So. This week’s parsha is teruma, which is pretty much about the detailed specs for the tabernacle. As it happens, my Perfect Non-Reader and her Hebrew School gang were leading the service last night, so YHB was there. Alas, attendance at services is uncommon these days, what with my working on Saturday morning, so it was a bit of a disappointment to make one of my few visits during this stretch of the liturgical year, the most boring stretch there is. People complain about the begats? Try Exodus 25. Make this thing out of that kind of wood, and put rings on it for the posts, and then make posts, and put the posts in the rings, and put gold on all the wood, and then make another thing out of wood, and put rings on that for posts, and then make posts, and then put the posts in the rings, and then put gold on all the wood. Whee!

Anyway, one of the dictates for decoration is that there be lots of cherubim. On the mercy seat, on the ark, on the curtains, two cherubim. To the point that later, in the writings, the Divine is described as the One that dwells between the cherubim. And I’m thinking, that’s not really an image to strike fear into the hearts of the enemies of the People Israel, is it? The one between the cherubs? His mighty throne sits on the cherubs?

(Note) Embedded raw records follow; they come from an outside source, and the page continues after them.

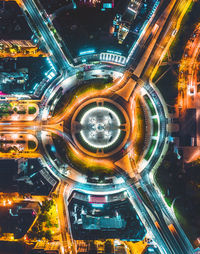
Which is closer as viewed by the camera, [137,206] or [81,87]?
[137,206]

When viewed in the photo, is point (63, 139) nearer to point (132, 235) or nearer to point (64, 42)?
point (64, 42)

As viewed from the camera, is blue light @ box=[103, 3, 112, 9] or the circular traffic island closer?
blue light @ box=[103, 3, 112, 9]

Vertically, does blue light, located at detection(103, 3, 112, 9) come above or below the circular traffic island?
above

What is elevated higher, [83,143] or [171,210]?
[83,143]

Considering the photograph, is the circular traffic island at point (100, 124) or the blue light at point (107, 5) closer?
the blue light at point (107, 5)

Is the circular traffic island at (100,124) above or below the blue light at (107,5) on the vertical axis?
below

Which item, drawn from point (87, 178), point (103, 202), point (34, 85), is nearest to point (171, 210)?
point (103, 202)

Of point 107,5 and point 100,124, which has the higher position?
point 107,5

Of course, our cherubs aren’t cherubim at all, but actually putti, little baby-faced toddler dudes with wings, signifying innocence rather than might. In the text, the cherubim are fierce—well, probably fierce, anyway. The first instance of a c’roov is the guardian of Eden, with some sort of flaming rotating sword to keep the banished humans out. Fierce enough. Ezekiel describes them as, well, Ezekiel has some issues. I don’t think we all need to accept that what Ezekiel says he saw is some sort of exact reporting. Ezekiel is in William Blake territory, and they can hang around together like that. Monsters. The cherubim, I mean. Monsters pulling the Chariot of Fire. Not very cherubic. Can you imagine the Chariot of Fire being pulled by putti? Not an impressive image, I’m afraid.

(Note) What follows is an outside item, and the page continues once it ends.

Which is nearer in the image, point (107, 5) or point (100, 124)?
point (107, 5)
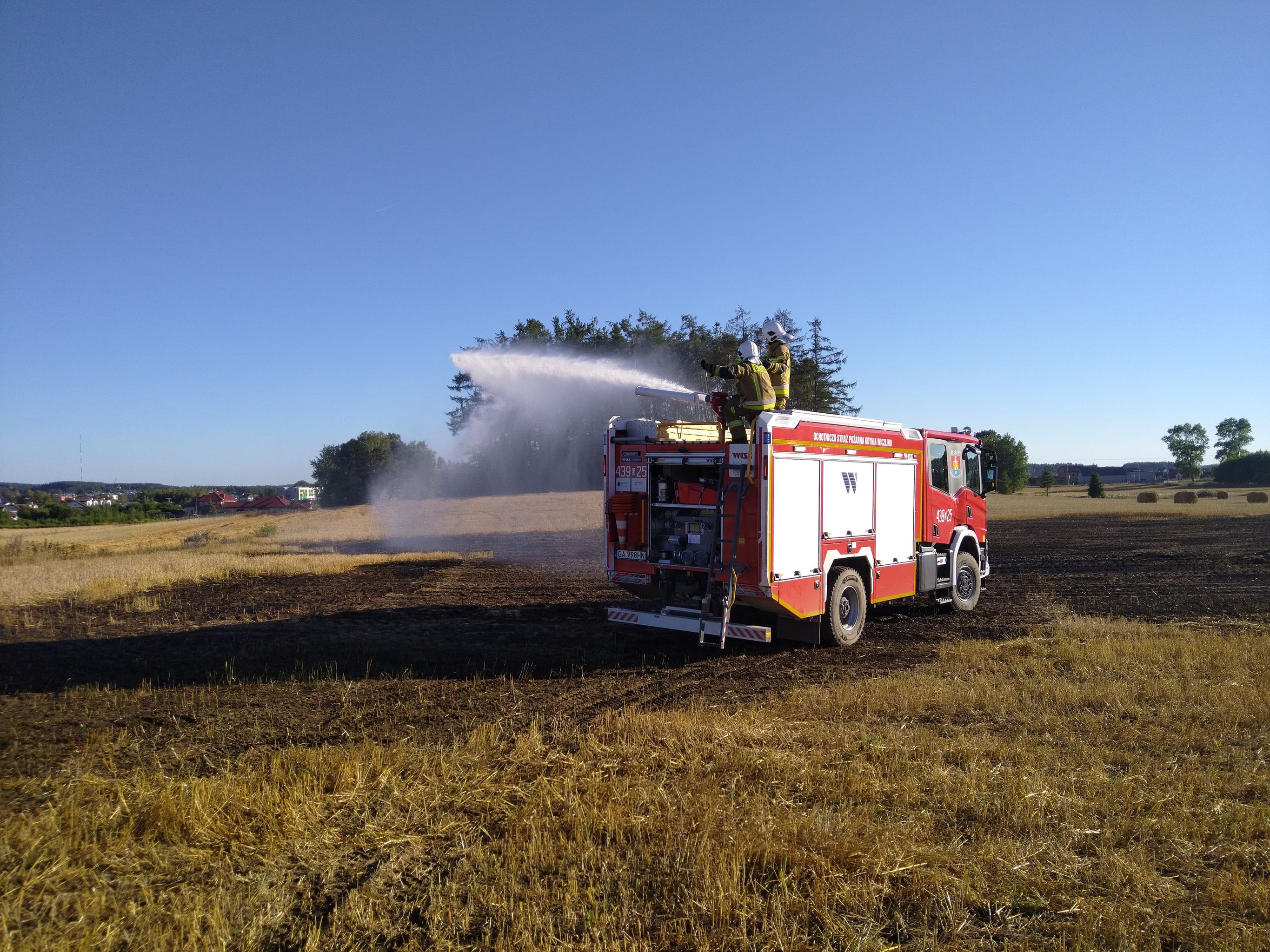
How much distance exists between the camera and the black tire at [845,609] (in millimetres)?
10719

So, there are cherubim in the text, and there are cherubs in our language, and the two have very little in common except wings, and our cherubs usually only have two of those. What do we do with this? One excellent answer is to sneer at all the people who don’t know the difference between a cherub and a putto, declaring that everybody else is just wrong, wrong, wrong. It is, actually, an excellent answer—accurate research eventually convinced people that the singular in English should be cherub and not cherubin, after all, despite it having been wrong in ecclesiastical Latin, swallowed into Middle English and persisting up until Tyndale’s time. So if we maintain our standards for four or five hundred years, we may be able to bring back the language to our own purposes.

Or, alternately, we can think of parsha teruma as insisting on putti as symbols of the Divine majesty. It gives a person a whole new sense of the majestic, innit?

Tolerabimus quod tolerare debemus,
-Vardibidian.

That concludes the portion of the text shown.